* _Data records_
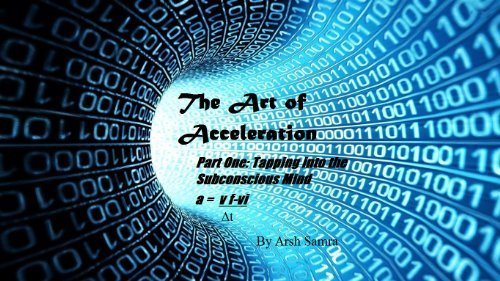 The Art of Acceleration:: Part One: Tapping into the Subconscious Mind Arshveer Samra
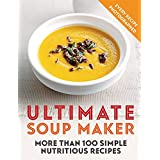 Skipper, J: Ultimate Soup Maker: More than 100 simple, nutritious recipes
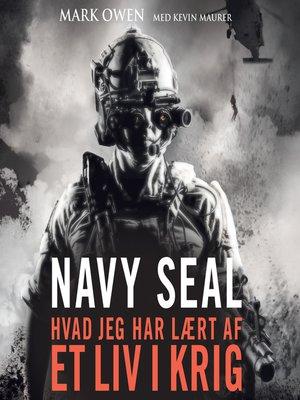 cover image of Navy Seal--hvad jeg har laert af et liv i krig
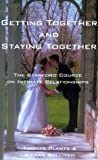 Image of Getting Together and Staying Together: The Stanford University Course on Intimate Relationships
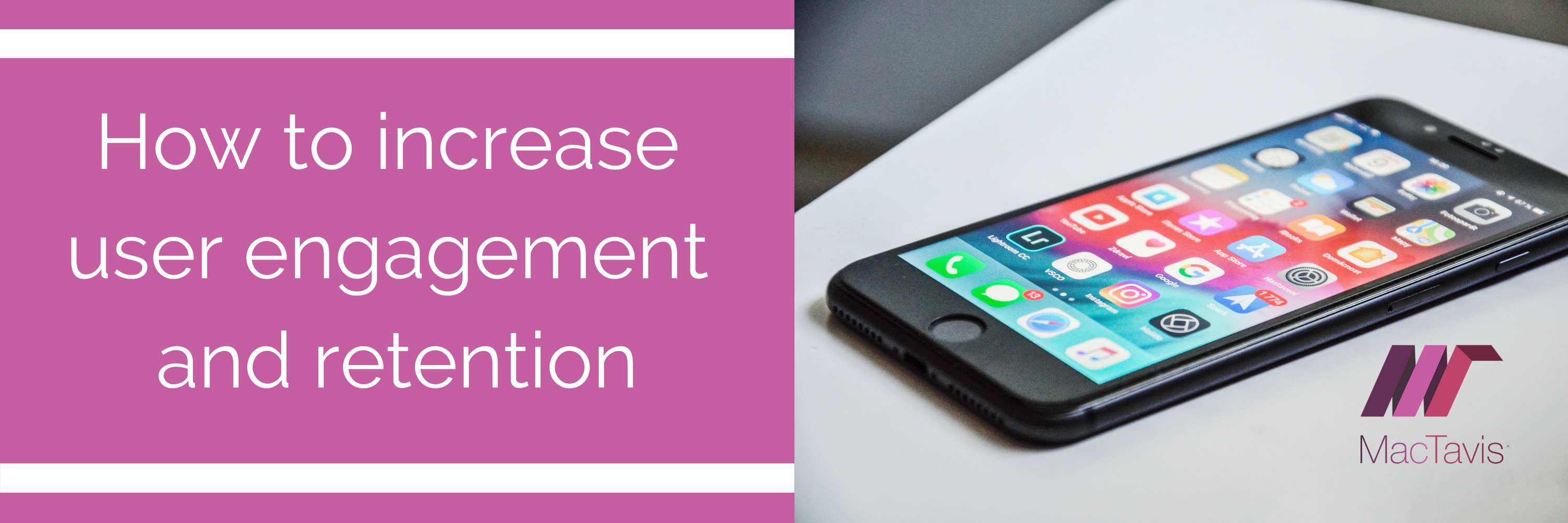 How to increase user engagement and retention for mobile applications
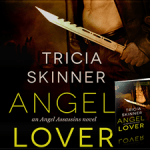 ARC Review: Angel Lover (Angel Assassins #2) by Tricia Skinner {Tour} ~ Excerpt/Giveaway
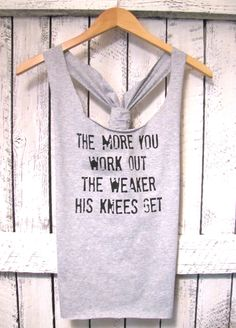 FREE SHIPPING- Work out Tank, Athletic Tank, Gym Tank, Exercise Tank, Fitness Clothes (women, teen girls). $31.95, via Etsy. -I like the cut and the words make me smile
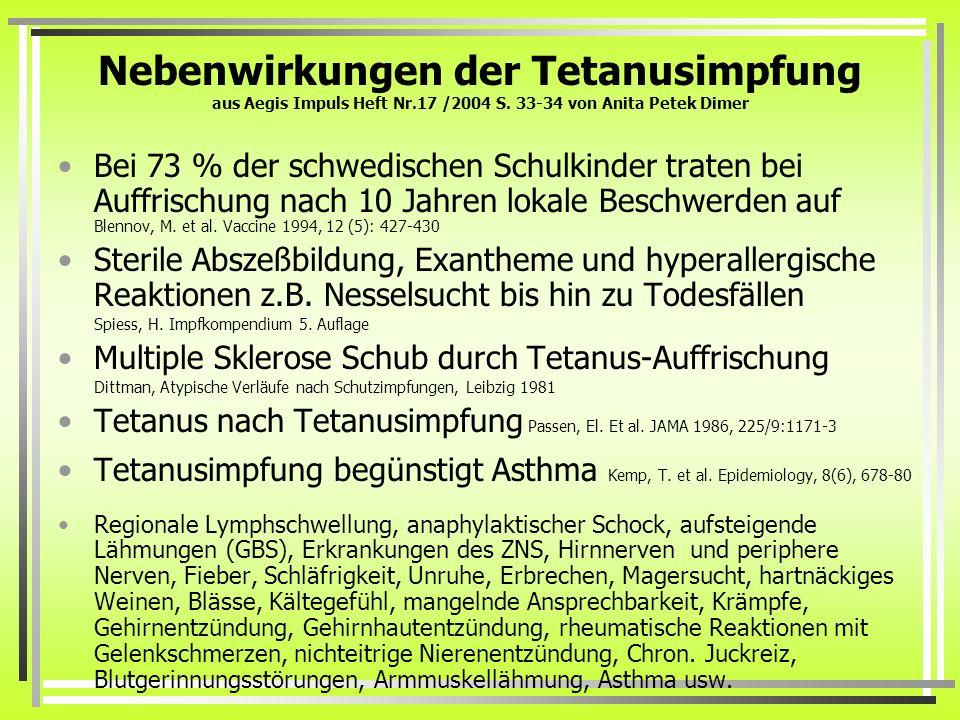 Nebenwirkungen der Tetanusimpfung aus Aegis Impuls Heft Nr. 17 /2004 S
* * *
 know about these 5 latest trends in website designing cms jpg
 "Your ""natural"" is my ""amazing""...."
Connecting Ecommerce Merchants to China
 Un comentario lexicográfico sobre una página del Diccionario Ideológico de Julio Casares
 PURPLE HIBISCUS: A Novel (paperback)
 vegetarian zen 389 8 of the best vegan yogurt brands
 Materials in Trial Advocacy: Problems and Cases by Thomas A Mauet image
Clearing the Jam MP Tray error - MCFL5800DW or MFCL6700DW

* _What the exercise asks_
Using the records above, set down exactly the lines from the one with "Un comentario lexicográfico" through the one with "Clearing the Jam", inclusive, and nothing more.

* _Finished exercise_
 Un comentario lexicográfico sobre una página del Diccionario Ideológico de Julio Casares
 PURPLE HIBISCUS: A Novel (paperback)
 vegetarian zen 389 8 of the best vegan yogurt brands
 Materials in Trial Advocacy: Problems and Cases by Thomas A Mauet image
Clearing the Jam MP Tray error - MCFL5800DW or MFCL6700DW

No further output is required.